STEP 2: Instruction for generating an abstract action plan consistent with each contextual caption generated in STEP 1. System: As an adept AI, your task is to create a shopping plan for a customer, using their stated intentions, the total number of items they intend to purchase, and a provided list of product categories. Human: Your role is to allocate the total number of items the customer plans to purchase across the given product categories. This allocation should form a cohesive plan that aligns with the customer’s intentions and preferences. Rule: Ensure all responses maintain the prescribed format! The total number of items in the shopping plan should be approximately {num_items}. The distribution of products across categories must closely align with the customer’s intention. # Customer’s intention {intention} # category List {category_list} {format_instructions}
Figure 5: Prompt used for Step 2 in the Text2Traj phase.
STEP 3: Instruction for generating item lists. System: As a proficient AI assistant, your task is to curate two lists of products that align with the customer’s intentions.

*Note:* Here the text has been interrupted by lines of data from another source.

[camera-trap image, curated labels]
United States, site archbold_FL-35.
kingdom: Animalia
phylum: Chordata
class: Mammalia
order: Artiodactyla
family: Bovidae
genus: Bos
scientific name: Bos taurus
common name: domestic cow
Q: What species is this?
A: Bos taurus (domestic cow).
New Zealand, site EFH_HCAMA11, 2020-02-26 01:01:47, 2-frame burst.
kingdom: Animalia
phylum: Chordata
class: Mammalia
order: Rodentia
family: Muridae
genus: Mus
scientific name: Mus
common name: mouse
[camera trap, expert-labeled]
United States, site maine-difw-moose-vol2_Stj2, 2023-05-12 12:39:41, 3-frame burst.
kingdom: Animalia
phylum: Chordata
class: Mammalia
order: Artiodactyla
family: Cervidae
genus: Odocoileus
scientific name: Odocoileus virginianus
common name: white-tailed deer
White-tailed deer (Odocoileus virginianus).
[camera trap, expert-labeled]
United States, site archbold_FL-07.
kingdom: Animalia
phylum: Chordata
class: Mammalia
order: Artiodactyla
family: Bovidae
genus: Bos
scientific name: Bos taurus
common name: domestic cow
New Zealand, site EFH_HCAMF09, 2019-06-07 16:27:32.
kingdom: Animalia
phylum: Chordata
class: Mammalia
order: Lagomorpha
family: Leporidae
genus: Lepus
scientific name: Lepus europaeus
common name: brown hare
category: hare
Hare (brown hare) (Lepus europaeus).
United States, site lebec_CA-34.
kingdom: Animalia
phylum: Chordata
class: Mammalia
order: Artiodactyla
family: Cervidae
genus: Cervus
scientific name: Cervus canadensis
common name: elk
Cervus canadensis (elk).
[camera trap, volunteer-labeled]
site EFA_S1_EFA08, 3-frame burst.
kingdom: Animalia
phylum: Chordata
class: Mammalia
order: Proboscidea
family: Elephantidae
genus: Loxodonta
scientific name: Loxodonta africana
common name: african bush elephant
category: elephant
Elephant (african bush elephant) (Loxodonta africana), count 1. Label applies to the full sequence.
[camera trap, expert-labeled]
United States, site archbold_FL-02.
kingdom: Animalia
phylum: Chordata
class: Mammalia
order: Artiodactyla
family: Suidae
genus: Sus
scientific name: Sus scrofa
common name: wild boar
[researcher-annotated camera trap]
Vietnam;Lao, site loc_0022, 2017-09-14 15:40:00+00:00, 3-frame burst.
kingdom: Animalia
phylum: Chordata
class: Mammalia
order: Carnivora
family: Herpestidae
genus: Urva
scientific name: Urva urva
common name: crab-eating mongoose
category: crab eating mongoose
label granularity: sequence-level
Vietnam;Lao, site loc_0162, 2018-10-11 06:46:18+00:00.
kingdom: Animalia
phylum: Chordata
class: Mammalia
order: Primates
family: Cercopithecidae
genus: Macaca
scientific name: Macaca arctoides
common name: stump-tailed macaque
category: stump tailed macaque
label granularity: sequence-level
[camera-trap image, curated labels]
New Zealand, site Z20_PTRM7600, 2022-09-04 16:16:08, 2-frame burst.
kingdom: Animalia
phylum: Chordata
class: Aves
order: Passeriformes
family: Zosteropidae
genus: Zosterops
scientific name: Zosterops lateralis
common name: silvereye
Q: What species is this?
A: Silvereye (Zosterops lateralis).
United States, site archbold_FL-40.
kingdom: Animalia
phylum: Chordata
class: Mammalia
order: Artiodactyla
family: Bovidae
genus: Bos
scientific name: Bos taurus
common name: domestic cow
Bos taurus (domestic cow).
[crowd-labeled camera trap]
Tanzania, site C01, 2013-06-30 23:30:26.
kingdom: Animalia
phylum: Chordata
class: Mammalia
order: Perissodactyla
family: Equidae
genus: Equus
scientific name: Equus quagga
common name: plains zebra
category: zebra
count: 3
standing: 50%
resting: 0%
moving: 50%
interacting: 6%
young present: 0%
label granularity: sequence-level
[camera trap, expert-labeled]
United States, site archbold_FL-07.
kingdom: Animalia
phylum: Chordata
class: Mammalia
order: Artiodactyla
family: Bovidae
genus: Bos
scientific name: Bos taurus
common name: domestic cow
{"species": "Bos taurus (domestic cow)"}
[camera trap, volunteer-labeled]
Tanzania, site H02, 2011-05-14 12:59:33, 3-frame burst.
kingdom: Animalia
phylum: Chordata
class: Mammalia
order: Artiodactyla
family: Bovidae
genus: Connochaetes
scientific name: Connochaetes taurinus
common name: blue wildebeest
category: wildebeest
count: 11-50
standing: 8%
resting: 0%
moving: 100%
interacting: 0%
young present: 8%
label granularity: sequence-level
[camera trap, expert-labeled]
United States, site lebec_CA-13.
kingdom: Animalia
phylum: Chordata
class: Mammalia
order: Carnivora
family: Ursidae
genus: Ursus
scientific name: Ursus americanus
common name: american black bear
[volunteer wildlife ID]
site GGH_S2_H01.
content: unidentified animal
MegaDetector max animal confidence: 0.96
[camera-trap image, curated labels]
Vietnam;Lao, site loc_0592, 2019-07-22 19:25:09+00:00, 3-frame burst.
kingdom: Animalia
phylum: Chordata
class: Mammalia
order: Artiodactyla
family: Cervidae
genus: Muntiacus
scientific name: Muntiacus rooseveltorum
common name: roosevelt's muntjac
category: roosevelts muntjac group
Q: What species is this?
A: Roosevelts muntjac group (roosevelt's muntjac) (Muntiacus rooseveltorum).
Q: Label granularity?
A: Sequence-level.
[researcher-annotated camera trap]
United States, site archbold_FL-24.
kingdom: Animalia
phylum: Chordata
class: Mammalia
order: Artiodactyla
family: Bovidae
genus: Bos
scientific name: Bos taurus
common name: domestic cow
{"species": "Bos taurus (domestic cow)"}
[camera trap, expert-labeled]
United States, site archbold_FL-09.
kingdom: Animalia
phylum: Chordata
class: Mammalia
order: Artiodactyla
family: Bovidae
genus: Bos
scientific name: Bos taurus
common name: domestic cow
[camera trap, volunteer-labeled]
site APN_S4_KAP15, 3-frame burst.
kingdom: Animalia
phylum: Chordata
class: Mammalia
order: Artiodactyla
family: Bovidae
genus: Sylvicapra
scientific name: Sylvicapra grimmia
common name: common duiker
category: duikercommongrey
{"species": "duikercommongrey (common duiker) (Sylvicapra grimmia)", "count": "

You have access to detailed information, including the customer’s intentions, product descriptions, the quantities they plan to purchase, and their level of purchase consideration. Human: Your goal is to create two lists based on the provided information: 1. "inclined_to_purchase": Products that the customer is highly likely to purchase. 2. "show_interest": Products the customer might consider purchasing or show interest in, taking into account both the customer’s intentions and their "purchase_consideration" score. Guidelines: Purchases are planned only for products in the {category} category. Ensure that the total number of products in the "inclined_to_purchase" list for the {category} category is approximately {num_purchase_items}. Ensure that the total number of products in the "show_interest" list for the {category} category is less than {num_purchase_items}. Align the "inclined_to_purchase" items in the {category} category with the customer’s intentions. Generate the "show_interest" list by carefully considering both the customer’s intentions and their "purchase_consideration" score, which ranges from 1 to 5. If the purchase_consideration score is low, focus on a smaller "show_interest" list. Conversely, if the score is high, the "show_interest" list can be more extensive but should remain below {num_purchase_items} in total. Tips: Pay close attention to the item descriptions and customer intentions provided. ### Customers intention {intention} ### "purchase_consideration" (1-5) {purchase_consideration} ### Item description {item_description} {format_instructions}
Figure 6: Prompt used for Step 3 in the Text2Traj phase.